In this context, the study aims to evaluate the performance of four established SRC methodologies on Mediterranean type watercourses, with specific reference to Greek rivers. The goal is to provide insight on the selection of the most suitable method per gauging station for the accurate quantification of suspended sediment discharge. The ‘simple rating curve’ (Asselman 2000), ‘different ratings for the dry and wet season of the year’ (Rovira and Batalla 2006; Walling 1977; Hu et al. 2011), ‘hydrographic classification’ – influenced by the ‘different ratings for the rising and falling limb of the runoff hydrograph’ (Glysson 1987; Jansson 1996; De Girolamo et al. 2015) – and ‘broken line interpolation’ (Koutsoyiannis 2000) [also known as ‘piecewise linear regression’ (Ryan and Porth 2007; Yang et al. 2016)] methods were employed. Nine cross-sections of three major rivers of north-western Greece, namely Aliakmon, Acheloos (upper route), and Arachthos were surveyed. The evaluation was based on statistical and graphical analyses. To the best of the author’s knowledge, this is the first time that such an extensive and manifold dataset concerning Greece is investigated in international literature. The novelty of this research lies in the sample size processed (consisted of 36 time series in total), the diversity of the watercourses (natural and modified canals), the high sedimentation rates and the impending siltation risk (catchments susceptible to erosion) that require in-depth knowledge and effective management, and the use of observed sediment discharge records as benchmark values.

● Provided data
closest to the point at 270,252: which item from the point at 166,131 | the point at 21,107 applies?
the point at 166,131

● Your task
Reproduce the entire passage above on sediment rating curve methods for Greek rivers, word for word.

● Completed task
In this context, the study aims to evaluate the performance of four established SRC methodologies on Mediterranean type watercourses, with specific reference to Greek rivers. The goal is to provide insight on the selection of the most suitable method per gauging station for the accurate quantification of suspended sediment discharge. The ‘simple rating curve’ (Asselman 2000), ‘different ratings for the dry and wet season of the year’ (Rovira and Batalla 2006; Walling 1977; Hu et al. 2011), ‘hydrographic classification’ – influenced by the ‘different ratings for the rising and falling limb of the runoff hydrograph’ (Glysson 1987; Jansson 1996; De Girolamo et al. 2015) – and ‘broken line interpolation’ (Koutsoyiannis 2000) [also known as ‘piecewise linear regression’ (Ryan and Porth 2007; Yang et al. 2016)] methods were employed. Nine cross-sections of three major rivers of north-western Greece, namely Aliakmon, Acheloos (upper route), and Arachthos were surveyed. The evaluation was based on statistical and graphical analyses. To the best of the author’s knowledge, this is the first time that such an extensive and manifold dataset concerning Greece is investigated in international literature. The novelty of this research lies in the sample size processed (consisted of 36 time series in total), the diversity of the watercourses (natural and modified canals), the high sedimentation rates and the impending siltation risk (catchments susceptible to erosion) that require in-depth knowledge and effective management, and the use of observed sediment discharge records as benchmark values.